ROCHESTER, N.Y. — Steve Stricker signed for a 2-under 68 in the first round of the PGA Championship at Oak Hill on Thursday. That was good enough to put the semi-retired 46-year-old on the first page of the leaderboard, but almost no one paid him any mind. Only one reporter met him outside the scoring area, and that reporter was interested only in whether the soft-spoken putting whisperer Stricker has begun to help short-game wizard Luke Donald on the greens. (The Golf Channel showed them together on the practice green late Wednesday.)
"No, that's not true," Stricker told Golf.com. "He came over last night and he was pimpin' me. He picked up my putter and said, 'Come on, I need a lesson! Come on!' I go, 'You don't need a lesson.' We swapped putters for a little bit, but there was no lesson. He doesn't need a lesson. He makes enough putts."
Tiger Woods, Stricker's most famous of his two putting students — the other is the marginally less recognized Josh Teater — took a respectable 27 putts but double-bogeyed the par-4 ninth hole, his last, for a 1-over 71 on Thursday.
For the time being, Stricker said, he has no designs on becoming a full-time putting coach in the way that, say, Stan Utley has become a short-game coach. But when he deigns to show up on Tour these days the humble Wisconsinite is still asked constantly for lessons. Some of the requests, like Donald's, seem to be in jest, but others are more serious and Stricker is happy to at least talk about putting, as he did with Phil Mickelson at the 2011 Presidents Cup. "He was just picking my brain," Stricker said. "A lot of guys ask questions."
Stricker himself continues to get the ball in the hole with the best of them despite his severely reduced schedule in 2013. The 12-time PGA Tour winner has made more than $2.4 million in just nine tournaments in '13, racking up second-place finishes at the Hyundai TOC and the WGC-Cadillac (behind only winner Woods), plus a tie for eighth at the U.S. Open and a tie for 20th at the Masters.
Putting is everything in golf. After muddling through a season in which he had made almost nothing on the greens, Robert Garrigus, who played two groups in front of Stricker on Thursday, used a 33 ½-inch Ping Why Worry putter that his coach gave him last weekend to take just 25 putts and shoot 67. Mickelson credited his improved stroke on the greens in winning the British Open last month. Woods is forever striving to get back to the same level of alacrity on the greens that saw him win four straight majors, one of them by 15 shots, at the turn of the century.
"Tiger is so talented you could tell him to putt with a square rock and a broom handle and he's going to get it in the hole," Stricker said. "He's a different cat. He can take anything you say and apply it right away."
The most freighted putting lesson of the year came just before the start of the Cadillac in early March, with Stricker helping Woods rediscover his stroke on the practice green at Doral. The result: Woods took only 100 putts, the fewest in his career over a 72-hole tournament, in winning the Cadillac by two strokes.

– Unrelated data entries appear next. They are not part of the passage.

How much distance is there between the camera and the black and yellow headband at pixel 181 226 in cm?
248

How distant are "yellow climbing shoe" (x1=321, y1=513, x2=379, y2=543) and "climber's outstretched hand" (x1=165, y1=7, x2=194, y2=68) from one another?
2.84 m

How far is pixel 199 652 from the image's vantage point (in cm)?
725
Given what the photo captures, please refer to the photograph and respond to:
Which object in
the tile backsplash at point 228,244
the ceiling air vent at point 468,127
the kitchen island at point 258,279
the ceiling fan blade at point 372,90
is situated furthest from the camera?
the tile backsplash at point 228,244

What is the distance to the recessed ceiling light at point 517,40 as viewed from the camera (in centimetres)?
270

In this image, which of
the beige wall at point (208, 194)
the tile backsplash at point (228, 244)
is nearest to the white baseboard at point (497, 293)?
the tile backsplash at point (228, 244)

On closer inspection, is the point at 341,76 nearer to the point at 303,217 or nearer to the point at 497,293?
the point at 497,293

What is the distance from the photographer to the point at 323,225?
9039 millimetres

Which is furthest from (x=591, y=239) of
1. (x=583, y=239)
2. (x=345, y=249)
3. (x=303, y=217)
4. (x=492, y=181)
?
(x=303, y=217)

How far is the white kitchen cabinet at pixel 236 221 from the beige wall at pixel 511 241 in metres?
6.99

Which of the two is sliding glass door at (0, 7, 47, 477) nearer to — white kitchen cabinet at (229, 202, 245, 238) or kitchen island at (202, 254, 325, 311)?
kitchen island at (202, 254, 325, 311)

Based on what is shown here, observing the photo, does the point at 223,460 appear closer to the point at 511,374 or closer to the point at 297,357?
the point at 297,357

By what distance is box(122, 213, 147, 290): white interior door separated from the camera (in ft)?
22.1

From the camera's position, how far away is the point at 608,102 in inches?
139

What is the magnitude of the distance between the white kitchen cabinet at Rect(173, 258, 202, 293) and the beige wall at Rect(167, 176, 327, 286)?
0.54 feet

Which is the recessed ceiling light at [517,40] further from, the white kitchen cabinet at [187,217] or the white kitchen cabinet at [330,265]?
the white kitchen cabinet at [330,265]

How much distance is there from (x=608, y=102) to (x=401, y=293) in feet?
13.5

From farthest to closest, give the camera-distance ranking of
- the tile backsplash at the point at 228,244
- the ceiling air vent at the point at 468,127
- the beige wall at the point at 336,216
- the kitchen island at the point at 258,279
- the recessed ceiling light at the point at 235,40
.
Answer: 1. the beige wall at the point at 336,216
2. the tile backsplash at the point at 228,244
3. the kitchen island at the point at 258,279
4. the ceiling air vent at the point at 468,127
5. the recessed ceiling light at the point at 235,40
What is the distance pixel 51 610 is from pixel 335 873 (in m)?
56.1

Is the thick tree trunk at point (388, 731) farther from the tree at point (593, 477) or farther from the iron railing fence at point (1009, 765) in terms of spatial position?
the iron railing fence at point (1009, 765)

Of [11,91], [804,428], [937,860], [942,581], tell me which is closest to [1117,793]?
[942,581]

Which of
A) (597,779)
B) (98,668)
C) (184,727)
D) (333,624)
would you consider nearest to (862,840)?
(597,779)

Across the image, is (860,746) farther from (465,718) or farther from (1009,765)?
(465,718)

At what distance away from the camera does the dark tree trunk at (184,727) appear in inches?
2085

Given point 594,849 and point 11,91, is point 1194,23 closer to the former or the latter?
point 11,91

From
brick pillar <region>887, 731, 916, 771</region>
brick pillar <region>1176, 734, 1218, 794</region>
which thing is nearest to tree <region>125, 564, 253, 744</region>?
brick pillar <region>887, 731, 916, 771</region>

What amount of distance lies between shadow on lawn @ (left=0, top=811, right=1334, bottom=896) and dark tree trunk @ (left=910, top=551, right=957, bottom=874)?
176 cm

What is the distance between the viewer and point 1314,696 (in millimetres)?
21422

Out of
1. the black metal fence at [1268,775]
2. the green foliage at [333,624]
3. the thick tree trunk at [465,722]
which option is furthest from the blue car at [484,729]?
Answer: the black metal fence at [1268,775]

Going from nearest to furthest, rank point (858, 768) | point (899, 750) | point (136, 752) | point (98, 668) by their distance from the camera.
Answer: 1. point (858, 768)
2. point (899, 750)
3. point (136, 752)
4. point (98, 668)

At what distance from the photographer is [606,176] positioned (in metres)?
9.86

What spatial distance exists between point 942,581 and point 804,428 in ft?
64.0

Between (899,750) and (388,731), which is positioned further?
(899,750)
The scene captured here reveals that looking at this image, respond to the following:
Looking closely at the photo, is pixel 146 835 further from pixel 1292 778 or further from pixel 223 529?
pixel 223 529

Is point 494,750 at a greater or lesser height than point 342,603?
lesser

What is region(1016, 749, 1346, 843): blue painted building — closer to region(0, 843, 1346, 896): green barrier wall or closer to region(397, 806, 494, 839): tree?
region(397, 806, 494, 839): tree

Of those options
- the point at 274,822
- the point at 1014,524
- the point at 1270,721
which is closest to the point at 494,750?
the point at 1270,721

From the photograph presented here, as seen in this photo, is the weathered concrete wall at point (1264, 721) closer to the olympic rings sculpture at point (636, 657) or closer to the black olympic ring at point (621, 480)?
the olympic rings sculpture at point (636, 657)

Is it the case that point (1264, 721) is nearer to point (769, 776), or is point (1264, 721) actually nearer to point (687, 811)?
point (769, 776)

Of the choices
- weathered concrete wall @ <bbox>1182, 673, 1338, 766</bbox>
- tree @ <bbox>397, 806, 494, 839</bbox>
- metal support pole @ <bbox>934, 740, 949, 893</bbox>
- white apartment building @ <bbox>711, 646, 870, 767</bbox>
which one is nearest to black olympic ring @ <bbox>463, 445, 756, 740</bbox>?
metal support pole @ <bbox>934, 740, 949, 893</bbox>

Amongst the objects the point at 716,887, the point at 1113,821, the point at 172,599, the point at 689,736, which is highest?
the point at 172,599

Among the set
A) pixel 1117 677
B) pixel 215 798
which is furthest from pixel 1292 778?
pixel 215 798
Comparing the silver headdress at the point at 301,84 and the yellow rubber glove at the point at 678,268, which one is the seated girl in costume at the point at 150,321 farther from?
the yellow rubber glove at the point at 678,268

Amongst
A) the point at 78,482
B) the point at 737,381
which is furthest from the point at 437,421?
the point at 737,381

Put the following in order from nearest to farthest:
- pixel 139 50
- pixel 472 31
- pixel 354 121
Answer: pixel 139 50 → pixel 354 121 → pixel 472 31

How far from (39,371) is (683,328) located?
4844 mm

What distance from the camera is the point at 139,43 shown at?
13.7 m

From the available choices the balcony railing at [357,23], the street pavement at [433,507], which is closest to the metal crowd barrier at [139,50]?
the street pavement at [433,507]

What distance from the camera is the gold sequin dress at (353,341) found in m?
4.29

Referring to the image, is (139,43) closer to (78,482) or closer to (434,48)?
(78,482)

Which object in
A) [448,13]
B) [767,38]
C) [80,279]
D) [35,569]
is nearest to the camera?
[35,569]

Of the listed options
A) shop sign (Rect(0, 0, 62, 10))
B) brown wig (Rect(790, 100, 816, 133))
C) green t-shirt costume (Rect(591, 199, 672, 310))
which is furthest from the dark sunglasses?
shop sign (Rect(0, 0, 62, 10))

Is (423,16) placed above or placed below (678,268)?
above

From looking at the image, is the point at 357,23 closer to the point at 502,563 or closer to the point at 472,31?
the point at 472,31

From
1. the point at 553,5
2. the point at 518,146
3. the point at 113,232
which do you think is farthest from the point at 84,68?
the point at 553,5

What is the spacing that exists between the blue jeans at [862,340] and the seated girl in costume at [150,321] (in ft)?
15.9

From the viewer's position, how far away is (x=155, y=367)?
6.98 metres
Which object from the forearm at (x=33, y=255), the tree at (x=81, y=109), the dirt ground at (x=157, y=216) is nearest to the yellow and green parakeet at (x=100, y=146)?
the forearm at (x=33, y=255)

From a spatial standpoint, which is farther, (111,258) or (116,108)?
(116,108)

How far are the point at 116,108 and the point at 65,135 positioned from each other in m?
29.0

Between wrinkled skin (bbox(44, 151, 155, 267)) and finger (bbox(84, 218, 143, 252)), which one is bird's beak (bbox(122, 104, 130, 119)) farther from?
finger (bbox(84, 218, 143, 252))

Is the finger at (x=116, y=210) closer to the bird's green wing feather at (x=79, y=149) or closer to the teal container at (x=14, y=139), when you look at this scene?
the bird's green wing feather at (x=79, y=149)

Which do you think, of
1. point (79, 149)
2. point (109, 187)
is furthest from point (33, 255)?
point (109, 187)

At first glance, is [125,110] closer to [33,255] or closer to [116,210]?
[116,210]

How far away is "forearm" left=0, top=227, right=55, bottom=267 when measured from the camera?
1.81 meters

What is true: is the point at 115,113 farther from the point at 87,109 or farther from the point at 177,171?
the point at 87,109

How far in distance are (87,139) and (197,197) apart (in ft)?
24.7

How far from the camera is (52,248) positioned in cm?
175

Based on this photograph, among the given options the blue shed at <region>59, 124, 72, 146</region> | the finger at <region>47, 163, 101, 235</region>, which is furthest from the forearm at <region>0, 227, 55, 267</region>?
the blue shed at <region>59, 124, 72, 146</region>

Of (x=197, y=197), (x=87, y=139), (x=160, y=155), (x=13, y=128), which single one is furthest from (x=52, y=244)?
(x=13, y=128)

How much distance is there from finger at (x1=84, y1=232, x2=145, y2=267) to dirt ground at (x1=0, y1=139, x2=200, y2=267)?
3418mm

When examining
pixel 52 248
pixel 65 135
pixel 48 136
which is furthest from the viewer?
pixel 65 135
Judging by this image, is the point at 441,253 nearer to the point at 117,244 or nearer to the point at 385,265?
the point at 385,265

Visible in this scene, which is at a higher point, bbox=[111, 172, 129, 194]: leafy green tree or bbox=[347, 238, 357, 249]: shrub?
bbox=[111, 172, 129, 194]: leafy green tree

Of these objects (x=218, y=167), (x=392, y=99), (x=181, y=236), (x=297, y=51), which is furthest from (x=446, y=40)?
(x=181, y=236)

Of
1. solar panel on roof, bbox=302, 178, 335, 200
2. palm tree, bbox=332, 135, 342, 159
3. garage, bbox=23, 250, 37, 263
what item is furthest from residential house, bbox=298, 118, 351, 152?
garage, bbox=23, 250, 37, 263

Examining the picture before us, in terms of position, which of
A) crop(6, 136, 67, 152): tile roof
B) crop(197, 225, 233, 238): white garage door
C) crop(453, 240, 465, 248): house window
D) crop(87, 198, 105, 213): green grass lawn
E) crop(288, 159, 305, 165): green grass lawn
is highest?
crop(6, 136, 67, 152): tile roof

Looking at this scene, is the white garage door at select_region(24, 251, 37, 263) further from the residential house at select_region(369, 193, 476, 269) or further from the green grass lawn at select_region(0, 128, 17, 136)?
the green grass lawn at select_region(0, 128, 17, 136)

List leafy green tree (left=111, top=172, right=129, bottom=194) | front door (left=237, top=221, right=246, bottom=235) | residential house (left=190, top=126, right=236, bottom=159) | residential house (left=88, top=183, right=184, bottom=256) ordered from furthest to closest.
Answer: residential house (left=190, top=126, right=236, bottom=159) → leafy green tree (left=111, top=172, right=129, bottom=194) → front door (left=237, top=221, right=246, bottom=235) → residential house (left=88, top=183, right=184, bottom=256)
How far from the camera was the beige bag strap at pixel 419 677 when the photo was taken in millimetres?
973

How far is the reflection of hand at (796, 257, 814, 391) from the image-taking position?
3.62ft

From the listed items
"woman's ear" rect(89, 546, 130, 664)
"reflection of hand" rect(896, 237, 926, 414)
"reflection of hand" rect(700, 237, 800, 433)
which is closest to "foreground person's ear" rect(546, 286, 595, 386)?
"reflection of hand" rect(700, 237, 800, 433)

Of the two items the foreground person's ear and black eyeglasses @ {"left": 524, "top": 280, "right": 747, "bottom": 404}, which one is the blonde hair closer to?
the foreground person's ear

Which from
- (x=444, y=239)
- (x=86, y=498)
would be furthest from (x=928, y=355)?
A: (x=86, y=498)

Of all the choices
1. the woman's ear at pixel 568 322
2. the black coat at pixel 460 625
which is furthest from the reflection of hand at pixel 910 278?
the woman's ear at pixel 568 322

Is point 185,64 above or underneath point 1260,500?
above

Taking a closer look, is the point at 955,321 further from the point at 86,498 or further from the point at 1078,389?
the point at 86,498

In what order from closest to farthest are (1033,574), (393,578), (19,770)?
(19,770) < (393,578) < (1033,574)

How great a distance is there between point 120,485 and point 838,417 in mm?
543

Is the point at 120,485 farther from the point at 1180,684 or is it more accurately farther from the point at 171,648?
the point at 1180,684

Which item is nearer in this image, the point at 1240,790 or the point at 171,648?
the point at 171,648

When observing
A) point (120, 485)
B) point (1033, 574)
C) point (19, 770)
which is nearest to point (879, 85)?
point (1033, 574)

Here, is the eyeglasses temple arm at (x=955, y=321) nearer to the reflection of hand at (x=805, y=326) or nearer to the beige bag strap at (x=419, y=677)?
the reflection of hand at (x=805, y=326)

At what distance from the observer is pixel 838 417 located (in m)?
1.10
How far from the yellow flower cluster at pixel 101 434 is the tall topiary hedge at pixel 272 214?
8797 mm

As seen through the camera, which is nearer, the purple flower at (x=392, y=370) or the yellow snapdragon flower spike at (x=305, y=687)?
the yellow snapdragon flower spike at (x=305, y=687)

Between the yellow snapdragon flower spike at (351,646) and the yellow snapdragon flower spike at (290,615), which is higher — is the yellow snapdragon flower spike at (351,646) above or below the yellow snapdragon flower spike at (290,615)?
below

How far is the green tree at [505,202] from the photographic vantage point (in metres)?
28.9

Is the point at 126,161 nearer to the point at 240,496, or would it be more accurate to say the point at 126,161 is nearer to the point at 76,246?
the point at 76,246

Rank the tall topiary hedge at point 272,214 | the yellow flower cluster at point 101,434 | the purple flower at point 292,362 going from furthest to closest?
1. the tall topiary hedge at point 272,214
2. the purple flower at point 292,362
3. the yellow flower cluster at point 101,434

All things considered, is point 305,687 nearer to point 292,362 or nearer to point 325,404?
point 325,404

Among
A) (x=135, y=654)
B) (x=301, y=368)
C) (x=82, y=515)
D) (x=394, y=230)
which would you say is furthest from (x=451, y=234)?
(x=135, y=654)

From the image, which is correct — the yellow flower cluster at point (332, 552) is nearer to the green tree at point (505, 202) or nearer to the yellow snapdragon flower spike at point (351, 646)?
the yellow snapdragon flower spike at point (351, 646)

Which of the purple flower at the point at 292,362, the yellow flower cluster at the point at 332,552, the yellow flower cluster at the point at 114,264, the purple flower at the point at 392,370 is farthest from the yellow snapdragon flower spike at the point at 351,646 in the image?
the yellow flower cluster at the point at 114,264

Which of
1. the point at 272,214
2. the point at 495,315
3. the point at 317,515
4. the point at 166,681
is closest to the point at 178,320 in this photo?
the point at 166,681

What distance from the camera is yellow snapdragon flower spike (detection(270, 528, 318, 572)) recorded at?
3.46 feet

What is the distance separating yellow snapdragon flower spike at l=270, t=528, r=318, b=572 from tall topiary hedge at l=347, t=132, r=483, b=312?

Second place: Steve Stricker.
"It's flattering," Stricker said. "People come to me and ask me questions, and I don't mind helping the guys. It seems like that's what golfers have done generation to generation, they help one another out, and I've asked other players questions about iron shots or wedge play or how to play out of a specific type of lie in a specific type of grass. We're all looking for that little edge, you know?"
For Woods, Doral was victory number two in what so far has been a five-win season. In his most recent triumph, at the Bridgestone, he flirted with a 59 in the second round (he shot 61) and eventually won by seven strokes.
"I watched him on TV, when I was done playing," said Stricker, who placed 13th at Firestone. "He said he putted really good the first couple of days, and then he didn't putt that good over the weekend, so that's what he was asking me when I played with him [at Oak Hill] on Monday, just a couple of setup questions. We've played so much golf together over the years, and I've always watched his putting to great detail, and he trusts me in what I say, I guess.
"He doesn't require a whole lot of babysitting," Stricker added. "We believe in a lot of the same things, how the putter rotates and that type of stuff, so it's fun to talk about that kind of stuff, and it's fun that the best player in the world actually feels like I help him, that he trusts what I have to say — or so he makes me think!"
Stricker laughed and walked into the afternoon with his 68, perhaps to watch Woods on TV or consider more requests for putting tutorials. The best player in the world came in 50 minutes later, and if he bothered to scroll down the scores at this 95th PGA, he probably noticed that his putting coach beat him by three strokes.